**Selected passage**
********************

If the air heater glazing transmits a constant 0.9^2x1.7x317/6h = 73
Btu/h-ft^2 of sun with a 90.2+73xR1 = 163 F Thevenin equivalent temperature
and the daily mass warms to T = 163-(60-163)e^(-6/RC) F in 6 hours of sun,
and we replace T with 60+14.5K/C, 60+14.5K/C = 163-(60-163)e^(-6/RC), ie
14.5K/C = 103(1-e^(-6/RC), ie 141/C = 1-e(-6/RC), and an R = 1/64 glazing
resistance makes 141/C = 1-e(-384/C), ie C = 141/(1-e^(-384 /C)). Plugging
in C = 160 on the right makes C = 155.1. Repeating makes C = 153.9, then
153.7 Btu/F, eg 31 hollow sparsely-stacked concrete blocks cooling from
60+14.5K/155 = 154 to 60 F on an average night.
But wait! An 8"x8"x16" hollow concrete block with 2 4"x4"x8" holes has 384
in^2 for the solid faces + 192 in^2 for the two faces with holes + 256 in^2
for the holes, totaling 832 in^2, ie 5.78 ft^2. With a 1.5 Btu/h-F-ft^2
slow-moving airfilm conductance, one block's airfilm conductance is 8.67
Btu/h-F, and 31 blocks have a 269 Btu/h-F film conductance.
If the blocks absorb 14.5K/6h = 2417 Btu/h from hot air, the air will be
2417/269 = 9 F warmer than the blocks. And the air in the air heater has to
be warmer than the air near the blocks for thermosyphoning to occur. One
empirical chimney formula says cfm = 16.6Asqrt(HdT), where A is the area of
the chimney opening in square feet and H is the chimney height in feet and
dT (F) is the temperature difference between the chimney and outdoor air.

********************

In the air heater calculation above, what total surface area does one hollow concrete block have?

********************

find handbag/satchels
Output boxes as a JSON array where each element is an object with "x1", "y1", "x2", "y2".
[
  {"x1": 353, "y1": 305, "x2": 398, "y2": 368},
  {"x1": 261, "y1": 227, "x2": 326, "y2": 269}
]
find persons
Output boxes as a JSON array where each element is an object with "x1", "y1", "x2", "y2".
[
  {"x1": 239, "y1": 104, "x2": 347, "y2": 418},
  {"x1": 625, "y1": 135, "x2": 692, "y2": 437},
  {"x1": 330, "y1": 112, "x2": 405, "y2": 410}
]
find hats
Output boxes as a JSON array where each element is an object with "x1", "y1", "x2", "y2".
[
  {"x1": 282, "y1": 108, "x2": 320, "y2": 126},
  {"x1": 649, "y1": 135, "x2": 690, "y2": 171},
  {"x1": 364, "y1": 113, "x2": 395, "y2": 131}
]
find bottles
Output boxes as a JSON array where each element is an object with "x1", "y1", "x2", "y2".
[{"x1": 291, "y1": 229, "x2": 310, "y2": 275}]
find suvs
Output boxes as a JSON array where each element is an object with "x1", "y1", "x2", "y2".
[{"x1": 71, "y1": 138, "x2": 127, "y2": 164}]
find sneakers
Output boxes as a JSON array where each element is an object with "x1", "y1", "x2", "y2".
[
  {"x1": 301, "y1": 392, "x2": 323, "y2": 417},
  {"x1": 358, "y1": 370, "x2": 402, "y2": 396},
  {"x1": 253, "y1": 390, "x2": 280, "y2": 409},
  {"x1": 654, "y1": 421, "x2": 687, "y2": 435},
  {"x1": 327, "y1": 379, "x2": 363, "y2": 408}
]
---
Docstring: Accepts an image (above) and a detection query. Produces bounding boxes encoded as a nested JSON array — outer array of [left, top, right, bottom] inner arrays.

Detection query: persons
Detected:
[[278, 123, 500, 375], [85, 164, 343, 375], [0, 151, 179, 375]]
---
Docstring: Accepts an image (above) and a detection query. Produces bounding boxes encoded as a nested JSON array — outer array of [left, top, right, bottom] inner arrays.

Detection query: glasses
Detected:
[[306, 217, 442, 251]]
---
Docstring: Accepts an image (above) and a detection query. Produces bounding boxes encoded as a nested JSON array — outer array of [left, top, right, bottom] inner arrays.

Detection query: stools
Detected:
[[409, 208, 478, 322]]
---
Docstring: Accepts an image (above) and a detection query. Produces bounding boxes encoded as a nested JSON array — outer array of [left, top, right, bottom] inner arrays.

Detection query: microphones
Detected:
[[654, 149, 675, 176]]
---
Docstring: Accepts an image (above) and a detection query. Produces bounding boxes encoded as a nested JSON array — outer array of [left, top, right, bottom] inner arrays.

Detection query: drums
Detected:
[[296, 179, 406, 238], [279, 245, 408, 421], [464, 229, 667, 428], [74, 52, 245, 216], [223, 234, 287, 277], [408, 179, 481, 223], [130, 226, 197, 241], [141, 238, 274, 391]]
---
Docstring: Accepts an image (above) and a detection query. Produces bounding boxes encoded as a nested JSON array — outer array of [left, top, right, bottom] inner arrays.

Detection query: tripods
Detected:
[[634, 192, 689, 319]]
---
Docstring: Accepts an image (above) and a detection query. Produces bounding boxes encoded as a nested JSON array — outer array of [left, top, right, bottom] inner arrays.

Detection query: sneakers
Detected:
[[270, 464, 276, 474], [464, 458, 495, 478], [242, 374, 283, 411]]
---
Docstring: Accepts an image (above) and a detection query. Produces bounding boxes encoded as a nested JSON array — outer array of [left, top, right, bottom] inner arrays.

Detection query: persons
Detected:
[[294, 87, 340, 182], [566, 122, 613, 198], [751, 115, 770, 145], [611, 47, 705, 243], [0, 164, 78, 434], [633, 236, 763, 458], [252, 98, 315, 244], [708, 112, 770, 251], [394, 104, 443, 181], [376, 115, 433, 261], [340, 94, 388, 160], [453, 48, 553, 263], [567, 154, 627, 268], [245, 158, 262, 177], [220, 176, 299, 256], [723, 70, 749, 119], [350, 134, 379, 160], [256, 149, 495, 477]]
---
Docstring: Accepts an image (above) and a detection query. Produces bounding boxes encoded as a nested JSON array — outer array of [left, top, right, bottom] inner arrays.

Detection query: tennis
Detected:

********************

**Solution to this task**
832 square inches, which is 5.78 square feet.